## Task goal
Write out the items below again, swapping every "short hair man" for "man with short hair" and leaving everything else unchanged.

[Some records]
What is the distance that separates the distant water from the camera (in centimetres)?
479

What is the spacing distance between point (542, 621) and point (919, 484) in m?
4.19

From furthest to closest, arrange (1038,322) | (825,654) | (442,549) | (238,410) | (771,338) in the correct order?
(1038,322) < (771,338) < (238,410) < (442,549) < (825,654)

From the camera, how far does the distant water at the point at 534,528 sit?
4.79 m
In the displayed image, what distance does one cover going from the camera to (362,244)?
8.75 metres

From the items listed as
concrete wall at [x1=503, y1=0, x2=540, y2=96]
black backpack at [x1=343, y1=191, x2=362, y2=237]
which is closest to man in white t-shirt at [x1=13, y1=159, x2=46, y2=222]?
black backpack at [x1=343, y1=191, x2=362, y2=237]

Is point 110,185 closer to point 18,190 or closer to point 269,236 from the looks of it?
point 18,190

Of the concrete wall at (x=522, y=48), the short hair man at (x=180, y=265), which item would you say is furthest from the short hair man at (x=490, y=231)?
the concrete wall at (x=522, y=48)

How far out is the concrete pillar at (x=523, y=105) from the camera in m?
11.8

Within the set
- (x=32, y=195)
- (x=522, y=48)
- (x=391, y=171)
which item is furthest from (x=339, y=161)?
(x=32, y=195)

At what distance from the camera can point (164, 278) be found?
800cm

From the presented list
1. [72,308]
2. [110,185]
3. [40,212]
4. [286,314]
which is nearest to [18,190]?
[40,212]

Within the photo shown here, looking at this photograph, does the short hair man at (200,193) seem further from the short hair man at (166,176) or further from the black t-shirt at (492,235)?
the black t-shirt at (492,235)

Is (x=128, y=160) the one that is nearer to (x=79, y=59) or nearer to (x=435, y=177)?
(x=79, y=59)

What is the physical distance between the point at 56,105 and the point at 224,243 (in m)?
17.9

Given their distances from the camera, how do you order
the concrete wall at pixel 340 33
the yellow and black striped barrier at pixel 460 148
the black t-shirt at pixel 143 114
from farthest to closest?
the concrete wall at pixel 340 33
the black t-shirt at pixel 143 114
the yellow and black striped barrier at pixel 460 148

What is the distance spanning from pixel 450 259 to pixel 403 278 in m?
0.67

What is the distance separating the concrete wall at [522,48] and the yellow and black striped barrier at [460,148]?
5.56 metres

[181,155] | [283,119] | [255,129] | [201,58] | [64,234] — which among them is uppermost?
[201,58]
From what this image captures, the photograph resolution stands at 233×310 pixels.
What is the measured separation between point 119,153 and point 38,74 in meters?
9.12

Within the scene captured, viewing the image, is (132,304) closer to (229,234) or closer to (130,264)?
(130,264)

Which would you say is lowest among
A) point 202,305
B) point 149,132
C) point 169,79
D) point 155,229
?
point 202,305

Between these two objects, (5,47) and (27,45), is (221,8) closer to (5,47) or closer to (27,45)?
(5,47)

## The result
What is the distance that separates the distant water from the camera (in centimetres)?
479

What is the spacing distance between point (542, 621) and point (919, 484) in m?
4.19

From furthest to closest, arrange (1038,322) | (825,654) | (442,549) | (238,410) | (771,338) in the correct order?
(1038,322) < (771,338) < (238,410) < (442,549) < (825,654)

From the camera, how far does the distant water at the point at 534,528 sit?
4.79 m
In the displayed image, what distance does one cover going from the camera to (362,244)?
8.75 metres

From the items listed as
concrete wall at [x1=503, y1=0, x2=540, y2=96]
black backpack at [x1=343, y1=191, x2=362, y2=237]
which is closest to man in white t-shirt at [x1=13, y1=159, x2=46, y2=222]?
black backpack at [x1=343, y1=191, x2=362, y2=237]

Is point 110,185 closer to point 18,190 or closer to point 269,236 from the looks of it?
point 18,190

Of the concrete wall at (x=522, y=48), the man with short hair at (x=180, y=265), which item would you say is furthest from the man with short hair at (x=490, y=231)?
the concrete wall at (x=522, y=48)

How far out is the concrete pillar at (x=523, y=105) from the camera in m?
11.8

Within the set
- (x=32, y=195)
- (x=522, y=48)
- (x=391, y=171)
which item is furthest from (x=339, y=161)?
(x=32, y=195)

At what distance from the camera can point (164, 278) be found?
800cm

From the presented list
1. [72,308]
2. [110,185]
3. [40,212]
4. [286,314]
which is nearest to [18,190]?
[40,212]

Within the photo shown here, looking at this photograph, does the man with short hair at (200,193) seem further from the man with short hair at (166,176) or further from the black t-shirt at (492,235)?
the black t-shirt at (492,235)

Is (x=128, y=160) the one that is nearer to (x=79, y=59) or nearer to (x=435, y=177)?
(x=79, y=59)

What is the physical distance between the point at 56,105 and the point at 224,243 (in m)?
17.9

Given their distances from the camera, how do you order
the concrete wall at pixel 340 33
the yellow and black striped barrier at pixel 460 148
the black t-shirt at pixel 143 114
from farthest to closest?
the concrete wall at pixel 340 33
the black t-shirt at pixel 143 114
the yellow and black striped barrier at pixel 460 148

What is the distance spanning from pixel 450 259 to pixel 403 278 in m?
0.67

What is the distance separating the concrete wall at [522,48] and the yellow and black striped barrier at [460,148]?
5.56 metres

[181,155] | [283,119] | [255,129] | [201,58] | [64,234] — which among them is uppermost?
[201,58]
From what this image captures, the photograph resolution stands at 233×310 pixels.
What is the measured separation between point 119,153 and point 38,74 in meters?
9.12

Within the scene captured, viewing the image, is (132,304) closer to (229,234) or closer to (130,264)?
(130,264)

Which would you say is lowest among
A) point 202,305
B) point 149,132
C) point 169,79
D) point 155,229
?
point 202,305

Between these two objects, (5,47) and (27,45), is (221,8) closer to (5,47) or closer to (27,45)?
(5,47)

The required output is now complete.